St. Augustine had a pretty good analogy, too. He compared the Trinity to the faculties of the human soul. He compared God the Father to the memory, God the Son to the intellect and God the Holy Spirit to the will. Three faculties, but only one center to your responsibility. Furthermore, although the persons of the Blessed Trinity have no need for faith or hope, our faculties do have such a need, and the Church Fathers linked this up, too: Our memory is perfected by hope, our intellect by faith and our will by charity or love. Thus, we have the three supernatural virtues of faith and hope and love as found in 1 Corinthians 13.
If we put all this together, we have this:
God the Father—Flame—Memory—Hope
God the Son—Light—Intellect—Faith
God the Holy Spirit—Heat—Will—Charity
Mary’s relationship to each of the three is important, but (per the title of the article) we’re going to focus on the third category in bold.
Amazingly, you can have supernatural faith without supernatural charity: “If I have all faith, so as to remove mountains, but have not charity, I am nothing.”—1 Cor 13:2b. On the contrary, the only place you can have charity without faith is heaven, since “faith is the substance of things hoped for, the evidence of things not seen.” (Heb 11:1) Why won’t there be faith or hope in heaven? Precisely because faith refers to things not seen and in heaven we will see God face to face. When a person dies in sanctifying grace, his faith and hope terminate, but his charity is launched into the beatific vision and perfect union with God. In the eternal homeland, it will only be charity at every breath.
But back to earth, where Mary once walked. Mary had a union with the Holy Spirit more interior than that of spouses, but purely spiritual, which is why she is always at the center of ancient pictures of Pentecost. Even the Liturgical Calendar reflects this union of the Holy Spirit and Mary, insofar as Pentecost usually falls within the month of Mary—May!

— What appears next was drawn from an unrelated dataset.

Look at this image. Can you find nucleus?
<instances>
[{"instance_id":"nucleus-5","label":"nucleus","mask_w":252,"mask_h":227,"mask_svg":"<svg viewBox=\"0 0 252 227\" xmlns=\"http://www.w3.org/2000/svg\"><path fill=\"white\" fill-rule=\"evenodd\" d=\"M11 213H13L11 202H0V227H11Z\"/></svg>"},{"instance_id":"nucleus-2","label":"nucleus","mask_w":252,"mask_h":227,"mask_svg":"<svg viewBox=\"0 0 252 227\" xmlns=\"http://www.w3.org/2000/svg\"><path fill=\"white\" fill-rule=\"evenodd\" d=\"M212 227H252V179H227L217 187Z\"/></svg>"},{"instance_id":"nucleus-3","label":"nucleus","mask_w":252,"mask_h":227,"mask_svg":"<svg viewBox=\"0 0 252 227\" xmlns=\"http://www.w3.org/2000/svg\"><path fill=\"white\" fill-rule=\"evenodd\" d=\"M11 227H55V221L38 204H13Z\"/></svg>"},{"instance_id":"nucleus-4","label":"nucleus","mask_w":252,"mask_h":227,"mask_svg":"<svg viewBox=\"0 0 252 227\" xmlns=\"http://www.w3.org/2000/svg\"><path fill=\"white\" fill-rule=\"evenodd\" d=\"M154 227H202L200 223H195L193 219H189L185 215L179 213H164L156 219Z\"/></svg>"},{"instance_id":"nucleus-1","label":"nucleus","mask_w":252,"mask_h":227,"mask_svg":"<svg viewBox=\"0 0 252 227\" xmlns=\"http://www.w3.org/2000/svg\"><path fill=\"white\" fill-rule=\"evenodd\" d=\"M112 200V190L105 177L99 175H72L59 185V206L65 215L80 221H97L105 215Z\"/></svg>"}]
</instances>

Thus, Mary is our connection to the Holy Spirit for perfecting our will in charity, making us to live lives not just of faith, but of love. St. James writes “Even the demons believe, and shudder.”—Jam 2:19. That means that faith is not enough for salvation. This is where Mary comes in with charity to perfect the will, all because of her union with the Holy Spirit and ability to form apostles (both shown in Mary and Pentecost part I.) Last post showed Mary was the entire key to courage. This post shows Mary as the entire key to love. Courage and love: The two virtues most needed in the lives of Catholics today.
Mary even said to the children of Kibeho in the 1980s (in a Vatican-approved apparition) that in her Son’s heart is found infinite justice and infinite mercy, but in her heart is only infinite mercy.
In May, before Pentecost, we actually come to the Immaculate Heart of Mary and petition the Holy Spirit that He revivify our cold hearts. In this way we go before God not only with the intellect (faith) but with our hearts and wills aflame with the charity of the Holy Spirit. This is why the Marian saints were always the most loving, always the most charitable.
The Church was formed from the side of Christ on the cross just as Eve was formed from Adam’s side. Life was breathed into that body at Pentecost by the Holy Spirit, with Mary at the center. We Catholics don’t adore Mary. We never have and we never will. But if the above connections of the Church Fathers be true, then adoring the Blessed Trinity at Mary’s side is the entire determinant of the advance in the spiritual life.